Diga se cada afirmação a seguir está de acordo com o texto sobre candidaturas avulsas, respondendo sim ou não e citando entre aspas as palavras decisivas do texto: 1. Rodrigo Mezzomo queria concorrer à prefeitura do Rio de Janeiro em 2016 sem partido. 2. A legislação atual permite candidaturas sem filiação partidária. 3. Sebastião Coelho se filiou ao PL.

**TEXTO DE LEITURA**
########################################

STF julga possibilidade de candidaturas avulsas nas eleições

O Supremo Tribunal Federal (STF) começa a discutir nesta sexta-feira (30) se novas lideranças políticas poderão concorrer a eleições para cargos nos poderes Executivo e Legislativo sem estarem vinculadas a partidos políticos. Hoje isso não é permitido pela legislação. A norma já atrasou candidaturas e exigiu muito esforço de articulação de figuras conhecidas, como o empresário Pablo Marçal, a ministra Marina Silva e o ex-presidente Jair Bolsonaro.

A aceitação das chamadas candidaturas avulsas é relativamente comum no exterior. Ela pode beneficiar especialmente novas lideranças que almejam concorrer ao Legislativo, mas acabam impedidas por falta de acordo com as lideranças partidárias.

O autor da ação que provocou o julgamento no STF é o advogado e político Rodrigo Mezzomo que queria ter concorrido ao cargo de prefeito do Rio de Janeiro, em 2016, de forma independente. Ele afirma que a norma eleitoral brasileira deve ser interpretada segundo a Convenção de Direitos Humanos de San José da Costa Rica, um tratado internacional assinado pelo Brasil.

Mezzomo argumenta que o tratado não prevê a exigência de filiação partidária ao estabelecer como direito dos cidadãos votarem e serem eleitos “em eleições periódicas autênticas, realizadas por sufrágio universal e igual e por voto secreto que garanta a livre expressão da vontade dos eleitores”. 

Defensores das candidaturas avulsas afirmam que a sua viabilização vai reduzir o monopólio partidário, além de possibilitar o surgimento de novas lideranças políticas, fora da lógica dos partidos tradicionais. Neste contexto, figuras como o desembargador Sebastião Coelho, que pleiteia uma vaga ao Senado em 2026, poderia lançar sua candidatura sem precisar ser abrigado por um partido. Diante da regra atual, ele escolheu se filiar ao Novo.

########################################

**CONTEÚDO DOS DADOS**
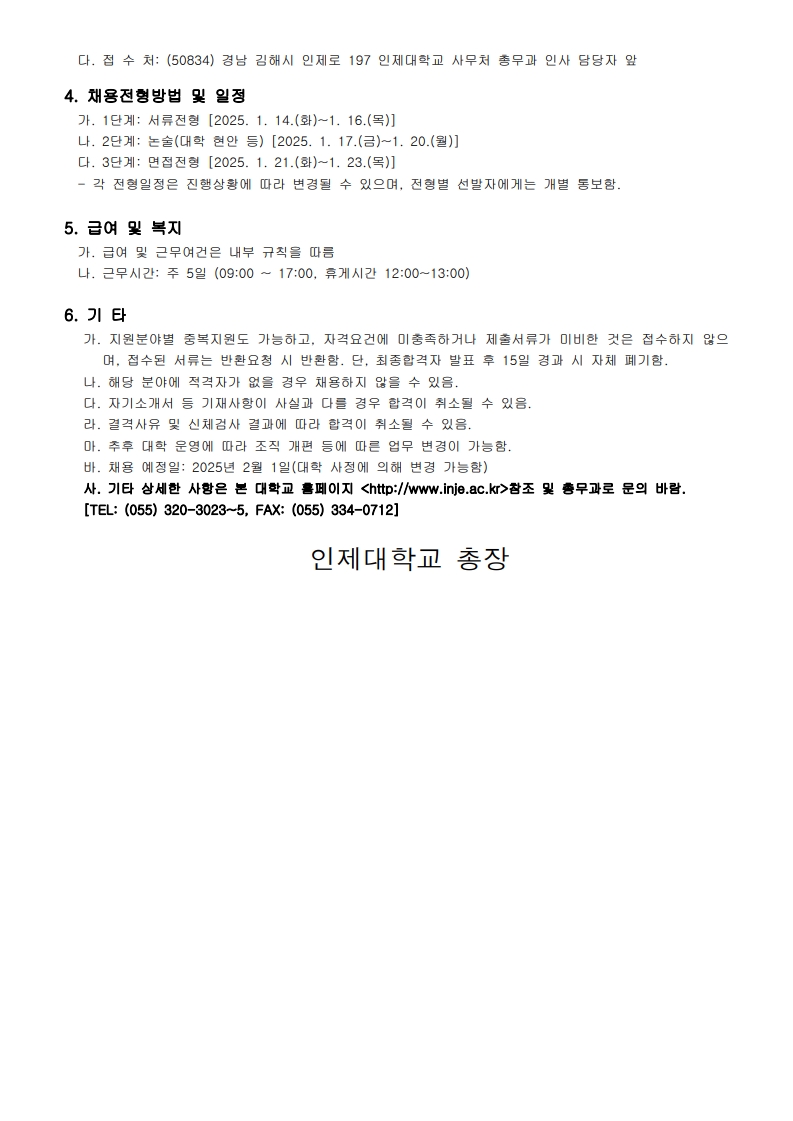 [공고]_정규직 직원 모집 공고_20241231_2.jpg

########################################

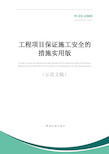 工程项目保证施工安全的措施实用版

########################################

**RESPOSTA**
1. Sim: "queria ter concorrido ao cargo de prefeito do Rio de Janeiro, em 2016, de forma independente".
2. Não: "Hoje isso não é permitido pela legislação."
3. Não: "ele escolheu se filiar ao Novo."